◆ **TEXT FOR ANALYSIS**
Lashker-e-Taiba, Lashkar-e-Toiba, or its other aliases meaning “the Army of the Pure” or “the Army of the Righteous” is the military wing of the Markaz Dawa Wa’al Irshad. It traces its origins to 1993 when Sa’eed, the co-founder of the parent Markaz, established the outfit to conduct jihad or holy war. And where is this so-called holy war to be waged? Is it limited to Kashmir or is it only one of the areas of the militant outfit’s targets?
LeT has itself declared that the jihadis are trained to engage in a “righteous” war in diverse areas and have many nations in its cross hairs. They have boasted that they have trained and sent jihadis to play a significant role in Afghanistan, Bosnia, Chechnya, Kosovo, the Philippines and Jammu & Kashmir. The Congressional Research Service which serves as a knowledge bank of the US legislators has also echoed that LeT has close links with both al Qaeda and the Taliban giving it a “global jihadi perspective”. Abu Zubaydah, one of the key al Qaeda operatives to be captured from Pakistan, was also reported to have been arrested from an LeT safe house. Evidently, LeT’s objective is the destruction of India among other nations and the creation of an Islamic Caliphate.

◆ **YOUR TASK**
Copy out everything in the Lashkar-e-Taiba passage from "LeT has itself" down to "an Islamic Caliphate.", word for word.

◆ **EXCERPTED RECORDS**
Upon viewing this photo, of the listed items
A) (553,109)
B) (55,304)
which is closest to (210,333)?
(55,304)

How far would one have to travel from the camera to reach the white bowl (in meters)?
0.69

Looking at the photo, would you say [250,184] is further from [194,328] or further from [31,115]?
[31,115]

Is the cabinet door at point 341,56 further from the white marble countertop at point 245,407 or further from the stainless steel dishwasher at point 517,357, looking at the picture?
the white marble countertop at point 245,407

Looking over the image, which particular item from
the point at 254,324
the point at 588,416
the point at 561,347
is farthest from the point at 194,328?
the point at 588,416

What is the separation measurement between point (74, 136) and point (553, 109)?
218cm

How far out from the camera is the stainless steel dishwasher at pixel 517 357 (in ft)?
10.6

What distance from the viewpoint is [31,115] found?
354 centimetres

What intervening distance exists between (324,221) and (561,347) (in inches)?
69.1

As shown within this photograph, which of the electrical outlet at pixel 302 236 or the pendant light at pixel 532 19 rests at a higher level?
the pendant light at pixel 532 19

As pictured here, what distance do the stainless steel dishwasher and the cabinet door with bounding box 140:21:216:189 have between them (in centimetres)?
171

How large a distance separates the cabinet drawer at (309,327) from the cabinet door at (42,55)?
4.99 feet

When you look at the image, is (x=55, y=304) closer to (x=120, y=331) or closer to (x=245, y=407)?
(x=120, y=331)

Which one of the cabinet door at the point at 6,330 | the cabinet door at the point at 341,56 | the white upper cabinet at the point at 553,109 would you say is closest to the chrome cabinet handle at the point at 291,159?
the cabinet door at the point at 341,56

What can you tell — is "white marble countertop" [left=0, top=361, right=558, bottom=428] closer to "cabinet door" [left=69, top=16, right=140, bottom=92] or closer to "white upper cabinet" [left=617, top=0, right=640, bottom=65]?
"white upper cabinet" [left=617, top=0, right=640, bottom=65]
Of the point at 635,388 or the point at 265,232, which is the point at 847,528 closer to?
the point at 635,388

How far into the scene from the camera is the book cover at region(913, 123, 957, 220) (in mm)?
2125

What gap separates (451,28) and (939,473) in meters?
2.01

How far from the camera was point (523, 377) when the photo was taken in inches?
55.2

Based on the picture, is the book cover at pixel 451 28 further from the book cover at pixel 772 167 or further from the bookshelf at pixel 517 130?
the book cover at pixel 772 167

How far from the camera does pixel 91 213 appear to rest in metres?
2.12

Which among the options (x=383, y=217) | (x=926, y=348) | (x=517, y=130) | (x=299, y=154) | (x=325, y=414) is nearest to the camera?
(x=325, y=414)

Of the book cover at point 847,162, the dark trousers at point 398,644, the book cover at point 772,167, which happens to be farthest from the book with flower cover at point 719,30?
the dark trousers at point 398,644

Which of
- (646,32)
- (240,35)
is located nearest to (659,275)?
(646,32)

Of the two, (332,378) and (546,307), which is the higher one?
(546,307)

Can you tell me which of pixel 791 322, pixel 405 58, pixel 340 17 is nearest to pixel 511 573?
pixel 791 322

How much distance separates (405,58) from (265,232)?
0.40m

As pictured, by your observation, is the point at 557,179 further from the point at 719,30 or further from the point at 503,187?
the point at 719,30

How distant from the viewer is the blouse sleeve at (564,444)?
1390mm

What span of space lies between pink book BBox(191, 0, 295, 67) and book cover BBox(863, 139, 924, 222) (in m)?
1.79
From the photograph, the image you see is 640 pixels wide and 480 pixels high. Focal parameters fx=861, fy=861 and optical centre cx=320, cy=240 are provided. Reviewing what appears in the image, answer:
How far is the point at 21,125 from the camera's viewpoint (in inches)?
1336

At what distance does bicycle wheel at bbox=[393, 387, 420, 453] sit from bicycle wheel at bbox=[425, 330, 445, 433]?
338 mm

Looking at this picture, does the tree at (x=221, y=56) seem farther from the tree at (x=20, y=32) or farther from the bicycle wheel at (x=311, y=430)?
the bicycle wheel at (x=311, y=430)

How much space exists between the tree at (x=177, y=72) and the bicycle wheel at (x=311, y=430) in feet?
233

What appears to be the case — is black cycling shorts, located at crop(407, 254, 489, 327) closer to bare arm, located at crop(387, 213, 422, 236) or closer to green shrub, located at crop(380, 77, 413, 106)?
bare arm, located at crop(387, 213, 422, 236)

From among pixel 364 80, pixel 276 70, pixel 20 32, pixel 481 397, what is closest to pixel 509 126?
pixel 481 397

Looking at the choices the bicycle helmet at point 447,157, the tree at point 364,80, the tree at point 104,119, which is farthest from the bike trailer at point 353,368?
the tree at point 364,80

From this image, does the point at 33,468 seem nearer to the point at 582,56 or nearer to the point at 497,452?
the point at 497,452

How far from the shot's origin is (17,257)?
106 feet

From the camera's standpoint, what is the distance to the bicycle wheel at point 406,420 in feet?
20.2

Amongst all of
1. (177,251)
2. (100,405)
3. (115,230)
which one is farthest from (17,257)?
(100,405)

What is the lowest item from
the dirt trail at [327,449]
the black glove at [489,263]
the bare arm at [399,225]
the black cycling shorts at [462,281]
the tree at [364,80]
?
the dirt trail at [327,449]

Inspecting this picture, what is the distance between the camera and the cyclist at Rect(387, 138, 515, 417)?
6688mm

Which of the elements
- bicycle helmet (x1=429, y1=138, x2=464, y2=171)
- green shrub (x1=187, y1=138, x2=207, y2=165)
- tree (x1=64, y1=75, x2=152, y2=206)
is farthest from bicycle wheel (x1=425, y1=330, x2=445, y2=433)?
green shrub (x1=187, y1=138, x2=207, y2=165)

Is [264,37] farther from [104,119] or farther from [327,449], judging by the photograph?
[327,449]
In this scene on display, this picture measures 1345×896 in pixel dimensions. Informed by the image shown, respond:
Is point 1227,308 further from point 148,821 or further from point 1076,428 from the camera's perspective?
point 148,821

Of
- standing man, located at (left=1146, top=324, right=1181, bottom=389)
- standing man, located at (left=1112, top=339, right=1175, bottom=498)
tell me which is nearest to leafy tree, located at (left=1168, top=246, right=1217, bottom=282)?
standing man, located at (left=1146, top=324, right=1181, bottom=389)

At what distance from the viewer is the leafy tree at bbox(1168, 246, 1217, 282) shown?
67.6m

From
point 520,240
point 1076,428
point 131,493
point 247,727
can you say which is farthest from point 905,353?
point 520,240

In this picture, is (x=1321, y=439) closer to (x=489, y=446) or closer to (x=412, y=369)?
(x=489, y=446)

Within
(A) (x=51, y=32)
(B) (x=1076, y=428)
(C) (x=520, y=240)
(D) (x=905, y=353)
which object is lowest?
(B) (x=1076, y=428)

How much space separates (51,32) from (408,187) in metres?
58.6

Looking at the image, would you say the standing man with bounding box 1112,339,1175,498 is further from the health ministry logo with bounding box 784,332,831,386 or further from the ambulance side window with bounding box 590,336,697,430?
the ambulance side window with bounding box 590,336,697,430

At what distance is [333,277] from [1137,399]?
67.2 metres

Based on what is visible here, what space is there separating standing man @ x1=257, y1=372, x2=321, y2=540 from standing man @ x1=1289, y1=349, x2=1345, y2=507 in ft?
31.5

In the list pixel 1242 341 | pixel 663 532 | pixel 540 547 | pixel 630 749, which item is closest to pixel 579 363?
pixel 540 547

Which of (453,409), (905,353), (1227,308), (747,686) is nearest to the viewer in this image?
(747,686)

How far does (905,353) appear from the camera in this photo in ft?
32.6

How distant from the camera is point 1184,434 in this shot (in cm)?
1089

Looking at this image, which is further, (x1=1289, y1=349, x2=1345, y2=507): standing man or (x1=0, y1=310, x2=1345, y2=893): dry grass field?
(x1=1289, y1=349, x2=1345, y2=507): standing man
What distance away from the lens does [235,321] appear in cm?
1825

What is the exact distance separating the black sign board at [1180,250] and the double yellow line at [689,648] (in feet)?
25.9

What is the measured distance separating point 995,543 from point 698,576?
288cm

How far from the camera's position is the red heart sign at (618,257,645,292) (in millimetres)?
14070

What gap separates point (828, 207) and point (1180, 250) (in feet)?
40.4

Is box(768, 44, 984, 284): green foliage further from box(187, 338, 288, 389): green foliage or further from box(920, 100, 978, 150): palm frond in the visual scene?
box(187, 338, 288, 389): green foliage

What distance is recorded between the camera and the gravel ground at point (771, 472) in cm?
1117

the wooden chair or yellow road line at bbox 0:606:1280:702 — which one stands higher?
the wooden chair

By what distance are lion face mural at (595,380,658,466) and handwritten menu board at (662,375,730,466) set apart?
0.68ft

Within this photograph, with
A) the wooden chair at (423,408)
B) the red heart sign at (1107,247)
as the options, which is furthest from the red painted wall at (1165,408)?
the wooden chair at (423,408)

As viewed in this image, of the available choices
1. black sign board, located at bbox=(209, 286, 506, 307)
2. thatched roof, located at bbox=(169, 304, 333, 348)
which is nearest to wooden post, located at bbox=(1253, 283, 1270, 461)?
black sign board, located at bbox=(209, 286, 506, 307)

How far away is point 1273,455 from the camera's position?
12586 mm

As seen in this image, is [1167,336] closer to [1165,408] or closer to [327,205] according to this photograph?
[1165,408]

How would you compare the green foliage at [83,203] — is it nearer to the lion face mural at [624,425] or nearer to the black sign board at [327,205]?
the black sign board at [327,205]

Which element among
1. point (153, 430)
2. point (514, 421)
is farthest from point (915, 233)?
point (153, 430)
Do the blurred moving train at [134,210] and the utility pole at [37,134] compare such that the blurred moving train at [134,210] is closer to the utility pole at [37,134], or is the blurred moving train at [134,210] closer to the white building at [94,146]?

◆ **ANSWER FOR THE TASK**
LeT has itself declared that the jihadis are trained to engage in a “righteous” war in diverse areas and have many nations in its cross hairs. They have boasted that they have trained and sent jihadis to play a significant role in Afghanistan, Bosnia, Chechnya, Kosovo, the Philippines and Jammu & Kashmir. The Congressional Research Service which serves as a knowledge bank of the US legislators has also echoed that LeT has close links with both al Qaeda and the Taliban giving it a “global jihadi perspective”. Abu Zubaydah, one of the key al Qaeda operatives to be captured from Pakistan, was also reported to have been arrested from an LeT safe house. Evidently, LeT’s objective is the destruction of India among other nations and the creation of an Islamic Caliphate.